(Beginning of Passage to read)
Yes, it does, as others have stated.
Is the pattern used in real tail implementation an idiomatic way to do
a thread-safe lazy evaluation in Scala?
Edit:
I think I have the actual answer as to why not lazy val. Stream has public facing API methods such as hasDefinitionSize inherited from TraversableOnce. In order to know if a Stream has a finite size not, we need a way of checking without materializing the underlying Stream tail. Since lazy val doesn't actually expose the underlying bit, we can't do that.
This is backed by SI-1220
To strengthen this point, #Jasper-M points out that the new LazyList api in strawman (Scala 2.13 collection makeover) no longer has this issue, since the entire collection hierarchy has been reworked and there are no longer such concerns.
Performance related concerns
I would say "it depends" on which angle you're looking at this problem. From a LOB point of view, I'd say definitely go with lazy val for conciseness and clarity of implementation. But, if you look at it from the point of view of a Scala collections library author, things start to look differently. Think of it this way, you're creating a library which will be potentially be used by many people and ran on many machines across the world. This means that you should be thinking of the memory overhead of each structure, especially if you're creating such an essential data structure yourself.
I say this because when you use lazy val, by design you generate an additional Boolean field which flags if the value has been initialized, and I am assuming this is what the library authors were aiming to avoid. The size of a Boolean on the JVM is of course VM dependent, by even a byte is something to consider, especially when people are generating large Streams of data. Again, this is definitely not something I would usually consider and is definitely a micro optimization towards memory usage.
(End of Passage to read)
(Beginning of Information shown)
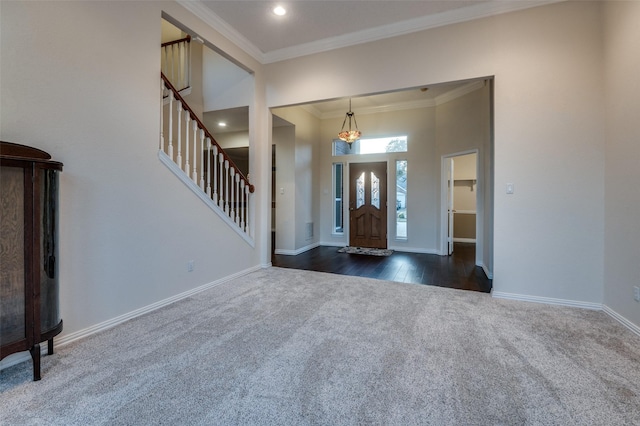 entryway featuring baseboards, a towering ceiling, stairway, ornamental molding, and dark colored carpet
(End of Information shown)
**What you need to do**
(A) Print the post on Scala's Stream tail from "Performance related concerns" up to and including "data structure yourself.".
(B) In the post on Scala's Stream tail:
(i) Which API method does it name as inherited from TraversableOnce?
(ii) What is the name of the new API in strawman that no longer has this issue?
(iii) What additional field does using lazy val generate by design?
The material above comes from a separate source.

**Answers in order**
(A)
Performance related concerns
I would say "it depends" on which angle you're looking at this problem. From a LOB point of view, I'd say definitely go with lazy val for conciseness and clarity of implementation. But, if you look at it from the point of view of a Scala collections library author, things start to look differently. Think of it this way, you're creating a library which will be potentially be used by many people and ran on many machines across the world. This means that you should be thinking of the memory overhead of each structure, especially if you're creating such an essential data structure yourself.

(B)
(i) hasDefinitionSize
(ii) LazyList
(iii) A Boolean field that flags whether the value has been initialized